Liverpool miss 24 shots at glory

Last updated : 21 September 2008 By Sunday Times
Liverpool wasted that excellent result against Manchester United last weekend by dropping two points at home to the journeymen of Stoke, and fear the worst today, when Chelsea can overtake them by avoiding defeat against Manchester United.

This was a classic case of After the Lord Mayor's Show. Rafa Benitez and his team had recorded notable victories over United and Marseilles in the space of four days, only to be frustrated by Stoke's resolute defence. The outcome would have been very different but for the officials' contentious decision to disallow Steven Gerrard's second-minute "goal", which would have been his hundredth for the club.
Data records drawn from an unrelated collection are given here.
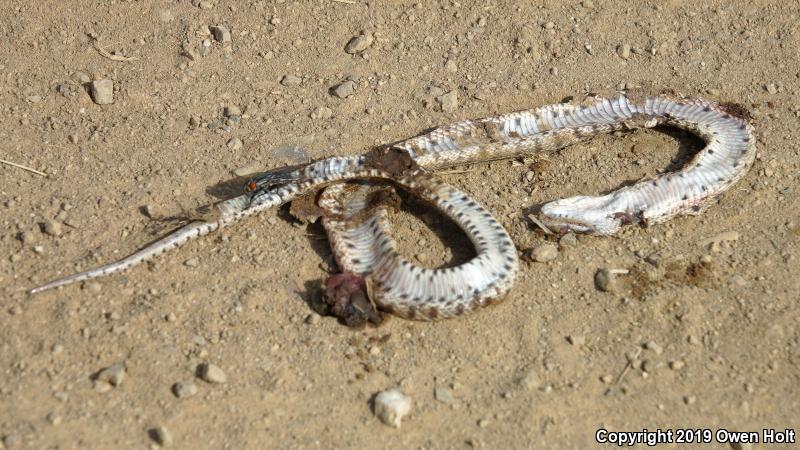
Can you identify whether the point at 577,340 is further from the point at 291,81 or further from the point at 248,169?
the point at 291,81

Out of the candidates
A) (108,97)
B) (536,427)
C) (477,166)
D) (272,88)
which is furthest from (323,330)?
(108,97)

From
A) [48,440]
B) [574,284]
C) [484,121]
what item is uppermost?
[484,121]

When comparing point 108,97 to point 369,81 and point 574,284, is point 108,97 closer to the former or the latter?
point 369,81

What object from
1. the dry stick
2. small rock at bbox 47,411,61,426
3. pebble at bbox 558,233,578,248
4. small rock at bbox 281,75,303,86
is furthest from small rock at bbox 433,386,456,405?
small rock at bbox 281,75,303,86

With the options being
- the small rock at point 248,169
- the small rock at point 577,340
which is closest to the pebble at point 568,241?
the small rock at point 577,340

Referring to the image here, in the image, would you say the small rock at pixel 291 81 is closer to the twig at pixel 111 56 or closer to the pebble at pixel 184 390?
the twig at pixel 111 56

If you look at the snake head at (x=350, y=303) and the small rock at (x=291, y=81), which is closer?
the snake head at (x=350, y=303)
With one minute 57 seconds on the stadium clock, the midfielder took a curling, right-footed free kick from the left that evaded everybody, Thomas Sorensen included, before nestling inside the far post. It looked a good goal, and Gerrard and his teammates celebrated it at length before it was pointed out that the referee's assistant had his flag raised, indicating that Dirk Kuyt, who had followed the ball in, was offside.
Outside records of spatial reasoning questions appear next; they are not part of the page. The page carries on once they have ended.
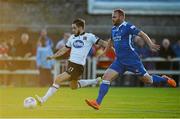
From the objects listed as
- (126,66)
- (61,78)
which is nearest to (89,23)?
(61,78)

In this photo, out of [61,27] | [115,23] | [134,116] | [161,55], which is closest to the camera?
[134,116]

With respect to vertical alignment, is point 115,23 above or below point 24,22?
above

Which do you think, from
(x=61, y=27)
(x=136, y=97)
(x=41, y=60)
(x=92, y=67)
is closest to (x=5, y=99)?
(x=136, y=97)

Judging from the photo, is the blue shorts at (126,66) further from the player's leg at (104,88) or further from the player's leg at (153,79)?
the player's leg at (153,79)

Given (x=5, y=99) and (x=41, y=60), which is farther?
(x=41, y=60)

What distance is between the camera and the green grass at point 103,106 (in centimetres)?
1748

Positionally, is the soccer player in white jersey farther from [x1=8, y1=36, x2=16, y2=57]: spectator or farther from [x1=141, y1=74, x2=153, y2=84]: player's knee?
[x1=8, y1=36, x2=16, y2=57]: spectator

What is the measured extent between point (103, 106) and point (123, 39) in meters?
1.95

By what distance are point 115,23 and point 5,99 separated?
4.89m

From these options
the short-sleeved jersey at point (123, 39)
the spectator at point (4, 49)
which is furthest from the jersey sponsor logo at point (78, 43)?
the spectator at point (4, 49)

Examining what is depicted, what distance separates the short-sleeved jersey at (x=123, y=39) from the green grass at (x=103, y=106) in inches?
48.0

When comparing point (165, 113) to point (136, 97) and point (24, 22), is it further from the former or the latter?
point (24, 22)

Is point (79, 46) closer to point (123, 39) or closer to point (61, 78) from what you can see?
point (61, 78)

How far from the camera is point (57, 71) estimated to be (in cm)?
3186
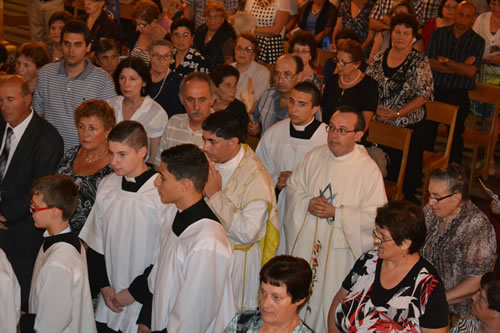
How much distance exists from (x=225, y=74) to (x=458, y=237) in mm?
2450

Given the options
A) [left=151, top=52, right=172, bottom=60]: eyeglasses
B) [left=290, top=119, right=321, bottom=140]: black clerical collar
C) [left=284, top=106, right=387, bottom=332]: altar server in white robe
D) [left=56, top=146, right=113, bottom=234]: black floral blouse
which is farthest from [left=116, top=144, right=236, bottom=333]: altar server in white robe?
[left=151, top=52, right=172, bottom=60]: eyeglasses

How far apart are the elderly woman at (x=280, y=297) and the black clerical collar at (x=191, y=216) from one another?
543mm

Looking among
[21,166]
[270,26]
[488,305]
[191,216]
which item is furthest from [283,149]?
[270,26]

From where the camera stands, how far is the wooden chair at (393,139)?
20.2ft

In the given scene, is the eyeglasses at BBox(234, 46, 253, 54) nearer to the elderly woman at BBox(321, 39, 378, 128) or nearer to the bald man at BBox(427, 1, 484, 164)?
the elderly woman at BBox(321, 39, 378, 128)

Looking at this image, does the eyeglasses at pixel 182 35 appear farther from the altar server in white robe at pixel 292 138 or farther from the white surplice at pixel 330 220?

Benitez was appalled. "How can the referee explain that decision? He can't. He told Carra he disallowed the goal, not the linesman, but he was in a bad position, so how could he disallow it? It was a key decision."

The referee, Andre Marriner, confirmed he had ruled Kuyt offside, but this was on the mistaken impression the Dutchman had made contact with the ball, which he hadn't. The goal should have stood.

Instead of a flying start, Liverpool hit a brick wall in the shape of Stoke's massive defenders. The match was played almost entirely in and around their penalty area, and their response bordered on the heroic, auguring well for their hopes of survival.

Liverpool dominated, but their final ball was often found wanting, and when it wasn't, their finishing was. Benitez admitted as much: "Sometimes you need a bit of luck, or a bit more ability in the box. We had 25 to 30 attempts on goal and on any other day we would have scored." The last time Stoke played Liverpool, in the League Cup in November 2000, they lost 8-0, and their last win at Anfield was in 1958.

Against such a background, their unadventurous approach was understandable. They had lost three of their four previous Premier League games, and they lack the resources to try to play the opposition off the park at places like this. What they did was park their bus in front of Sorensen's goal and challenge their opponents to find a way past Ibrahima Sonko, Abdoulaye Faye and Leon Cort, all of whom were outstanding.

The best of Liverpool's myriad goal attempts came from Xabi Alonso, whose shot from 18 yards appeared to be heading for the top corner until Sorensen's reaching intervention. That apart, Fernando Torres should have scored when he headed wide from Alvaro Arbeloa's right-wing cross, Kuyt and Gerrard were close from distance and poor Robbie Keane twice volleyed straight at Sorensen close in.

The £20m signing from Tottenham is enduring a torrid start with his latest club, and when the Stoke fans taunted him with "What a waste of money", there was, pointedly, no supportive reaction from the Kop. The Irishman needs that first goal, and soon.

Tony Pulis accepted his team had been lucky over the goal that wasn't, but felt they deserved their fortune. "Nobody was offside," he said. "We've got a point and a decision at Anfield, which can't be bad. This was a big result for us, psychologically."

Liverpool will look to do better in the Merseyside derby at Goodison Park next Saturday.